* EXCERPTED PASSAGE
More than 41% of bird species in Central America have been included in the “Watch List of species of regional conservation concern,” a product of the first assessment of the conservation status of birds of Central America. The evaluation began in 2014, thanks to the collaboration of experts in ornithology from the Central American region, with technical support of experts from Mexico, the United States, and Canada. The third evaluation workshop was carried out last February in El Jaguar Private Wildlife Reserve, located in Jinotega, Nicaragua. These assessments and the creation of the “Watch List of species of regional conservation concern” are the first products of the successful collaboration between ornithologists of the region and representatives of the governments of each of the Central American countries.

* RAW DATA
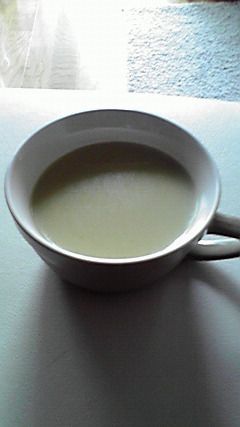 夏野菜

* WHAT THIS TASK INVOLVES
Print the bird conservation passage from "More than 41%" up to and including "Central American countries.". The lines are separate material and are unrelated to the bird conservation passage.

* EXPECTED OUTPUT
More than 41% of bird species in Central America have been included in the “Watch List of species of regional conservation concern,” a product of the first assessment of the conservation status of birds of Central America. The evaluation began in 2014, thanks to the collaboration of experts in ornithology from the Central American region, with technical support of experts from Mexico, the United States, and Canada. The third evaluation workshop was carried out last February in El Jaguar Private Wildlife Reserve, located in Jinotega, Nicaragua. These assessments and the creation of the “Watch List of species of regional conservation concern” are the first products of the successful collaboration between ornithologists of the region and representatives of the governments of each of the Central American countries.